Our Bible verse for today: “Truly I tell you, whatever you did for one of the least of these brothers and sisters of mine, you did for me.” Matthew 25:40 (CSB)
Our thought for today: “You bless Jesus when you bless others”
In yesterday’s devotional we learned that Jesus reminds us that we will always have the poor with us. When He said that He wasn’t just talking about the poor, that was simply the example He chose to use. His fuller meaning is that because this is a sin-stained and broken world, there will always be lots of people in various kinds of distress and need. We also learned that the awareness of someone suffering or in distress will often serve to bring out the good in others. It will elicit acts of kindness and mercy and compassion. That still doesn’t make a bad situation good, but it does add value to it.
Since suffering in all forms is so much a part of the world we live in, the Bible is filled from beginning to end with exhortations for God’s people to do something about it. We are to be the conduit in this world through which the love, mercy, kindness, compassion, and resources of God flow to people in need. This is so important to God that in Matthew 25:40 Jesus said that when you do it for one of those in need, you have effectively done it directly for Him. He receives your act of mercy and compassion as if He Himself was the one in need and you did this thing for Him personally. Here are a few general principles which apply to situations like this:
First, if you are the one who is suffering or in need of assistance, please know that God loves you unconditionally. Your disability, or the tornado that destroyed your home, or the death of your loved one, does not mean that God doesn’t love you, and it doesn’t mean that your life is of less value because of this. Your suffering grieves God and He wants to minister to you in the middle of it.

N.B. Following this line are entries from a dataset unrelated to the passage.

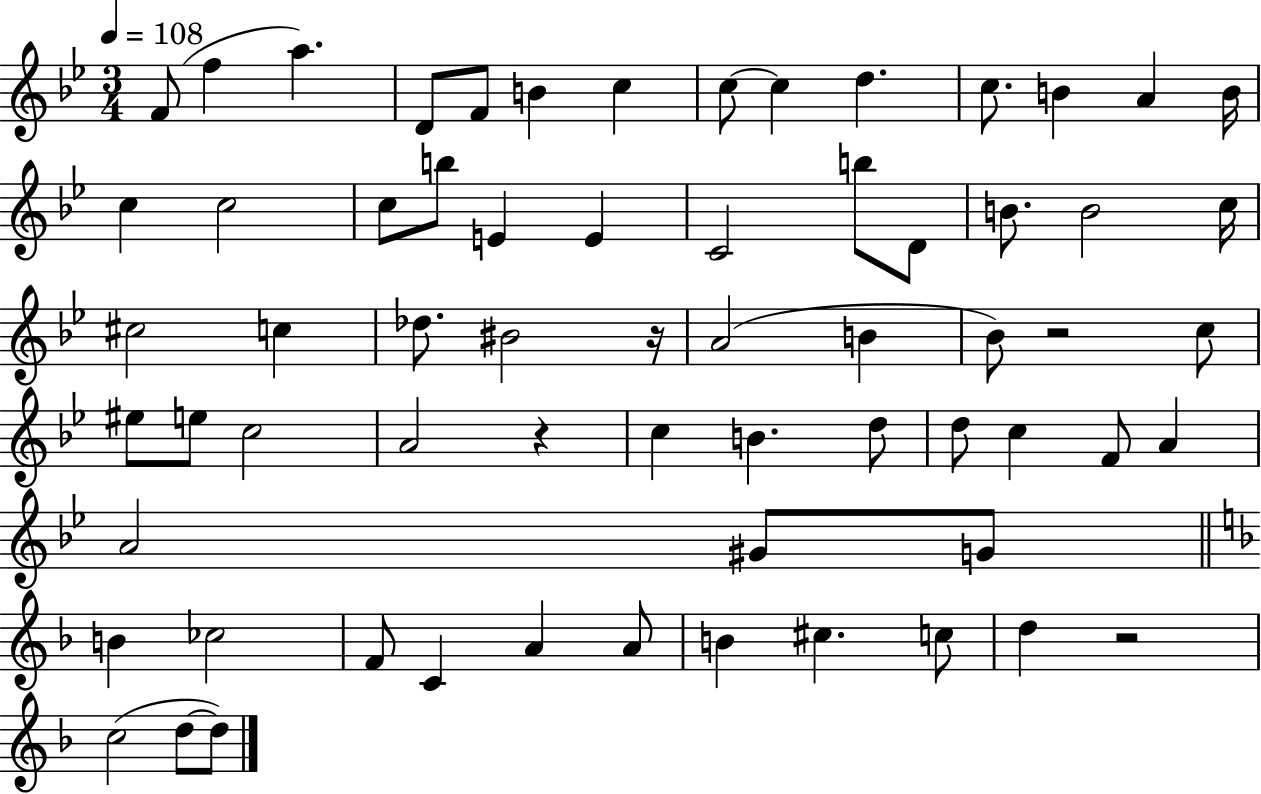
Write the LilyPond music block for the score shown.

{
  \clef treble
  \numericTimeSignature
  \time 3/4
  \key bes \major
  \tempo 4 = 108
  f'8( f''4 a''4.) | d'8 f'8 b'4 c''4 | c''8~~ c''4 d''4. | c''8. b'4 a'4 b'16 | \break c''4 c''2 | c''8 b''8 e'4 e'4 | c'2 b''8 d'8 | b'8. b'2 c''16 | \break cis''2 c''4 | des''8. bis'2 r16 | a'2( b'4 | bes'8) r2 c''8 | \break eis''8 e''8 c''2 | a'2 r4 | c''4 b'4. d''8 | d''8 c''4 f'8 a'4 | \break a'2 gis'8 g'8 | \bar "||" \break \key f \major b'4 ces''2 | f'8 c'4 a'4 a'8 | b'4 cis''4. c''8 | d''4 r2 | \break c''2( d''8~~ d''8) | \bar "|."
}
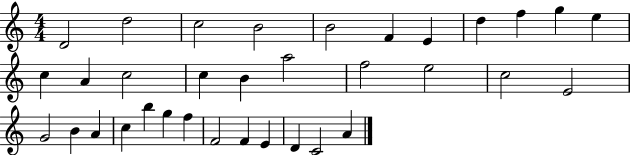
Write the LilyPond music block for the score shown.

{
  \clef treble
  \numericTimeSignature
  \time 4/4
  \key c \major
  d'2 d''2 | c''2 b'2 | b'2 f'4 e'4 | d''4 f''4 g''4 e''4 | \break c''4 a'4 c''2 | c''4 b'4 a''2 | f''2 e''2 | c''2 e'2 | \break g'2 b'4 a'4 | c''4 b''4 g''4 f''4 | f'2 f'4 e'4 | d'4 c'2 a'4 | \break \bar "|."
}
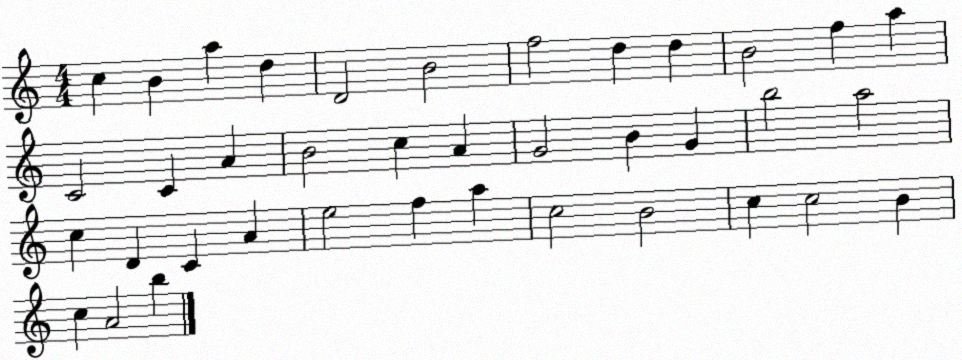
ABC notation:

X:1
T:Untitled
M:4/4
L:1/4
K:C
c B a d D2 B2 f2 d d B2 f a C2 C A B2 c A G2 B G b2 a2 c D C A e2 f a c2 B2 c c2 B c A2 b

Second, recognize that most of God’s blessings come to us through other people. Your suffering is an opportunity for them to serve the Lord by serving you – so let them. Be humble enough to graciously accept the help.
Third, for those who have the privilege of being on the giving side of the equation, recognize that “There but for the grace of God go I.” In other words, it could have been you in the place of that needy or suffering person. And, in the future, it very well may be. So, treat that person the way you would want others to treat you if it was you in that situation. Treat them with compassion and kindness and especially … with respect. Don’t treat them like they’re your ministry project. Don’t assume the attitude that they’re poor and you’re not and therefore you are going to throw them this little bone of assistance. This is a hurting person in need of help. This is a person God loves and whose suffering grieves His heart. This is Jesus in disguise.
Just because someone is limited, disabled, suffering, or in need, doesn’t mean their life is any less valuable than yours. Instead it means that you now have an opportunity to make this world a slightly better place, one person at a time, one situation at a time, by blessing them in their time of need. I encourage you to find someone you can help today.